RFC119 is therefore complimentary to Newton and Infiniflow and we intend to support this in due course, after it is released in the 4.2 OSGi specification, planned for mid this year.

Regards
Mike (Paremus)

Max Martynov said...

Mike, thank you for you comment. Newton and Infiniflow are indeed very interesting projects and they are worth looking at.

Eric Newcomer said...

Max,

Thanks for your reply to my comment, and apologies for taking so long to answer.

I had indeed misunderstood the post, and should have read it more carefully. I can see now that you think RFC 119 has taken the right approach, and thanks very much for that. Much appreciated.

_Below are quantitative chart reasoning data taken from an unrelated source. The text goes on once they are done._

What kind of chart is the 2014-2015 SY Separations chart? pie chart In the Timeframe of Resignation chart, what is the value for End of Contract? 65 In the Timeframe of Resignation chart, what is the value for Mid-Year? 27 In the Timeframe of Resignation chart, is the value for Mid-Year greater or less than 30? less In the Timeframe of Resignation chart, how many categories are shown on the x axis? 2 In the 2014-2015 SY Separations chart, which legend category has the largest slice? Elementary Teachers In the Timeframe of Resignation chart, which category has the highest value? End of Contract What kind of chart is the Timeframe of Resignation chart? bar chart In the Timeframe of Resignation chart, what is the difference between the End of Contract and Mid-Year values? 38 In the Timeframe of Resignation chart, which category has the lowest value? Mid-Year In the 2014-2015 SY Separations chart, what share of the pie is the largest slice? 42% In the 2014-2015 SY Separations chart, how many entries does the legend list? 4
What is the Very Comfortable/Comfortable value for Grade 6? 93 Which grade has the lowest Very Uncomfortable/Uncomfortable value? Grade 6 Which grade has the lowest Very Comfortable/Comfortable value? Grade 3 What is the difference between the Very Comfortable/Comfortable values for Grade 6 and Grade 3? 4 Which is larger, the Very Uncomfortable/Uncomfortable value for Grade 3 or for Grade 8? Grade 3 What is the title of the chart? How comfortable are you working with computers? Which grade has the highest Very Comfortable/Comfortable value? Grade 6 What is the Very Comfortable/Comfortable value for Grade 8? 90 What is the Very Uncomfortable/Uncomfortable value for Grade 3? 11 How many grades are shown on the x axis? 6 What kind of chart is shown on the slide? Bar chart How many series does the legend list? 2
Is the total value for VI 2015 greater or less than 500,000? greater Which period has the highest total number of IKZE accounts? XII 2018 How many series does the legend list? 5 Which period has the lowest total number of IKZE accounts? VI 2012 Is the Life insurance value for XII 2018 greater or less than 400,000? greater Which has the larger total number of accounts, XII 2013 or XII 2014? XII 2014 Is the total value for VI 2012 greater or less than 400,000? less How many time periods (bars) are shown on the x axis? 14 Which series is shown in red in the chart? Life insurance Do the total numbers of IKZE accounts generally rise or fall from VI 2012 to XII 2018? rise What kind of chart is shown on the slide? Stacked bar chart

WRT to R-OSGi or Infiniflow, I see that Mike has already replied about the Paremus product, and I am similarly pleased to hear him say Paremus intends to provide an implementation of distributed OSGi at some point in the future, and plans to add value to it in the product. That would be one way to describe the relationship I'd like to see. In other words, this is one way to judge the correct place to draw the standardization line - where it gives a vendor room to add value but standardizes an important capability across implementations. It is still early days for this new design and the specification is not yet done, so we will have to wait and see, but this is a good sign.

The Paremus guys helped write the requirements for the current enterprise OSGi effort, which was great, but unfortunately their membership level (and associated additional expense) didn't allow them to contribute to the design. It is an unfortunate side effect of membership fees necessary to maintain an independent organization I suppose. But I can also tell you the OSGi Alliance is about as lean and low budget a consortium as anyone can find.

I am not so familiar with R-OSGi, but I do know some existing solutions require the same "product" libraries on both sides of a connection and therefore may introduce some dependencies. We tried to avoid that.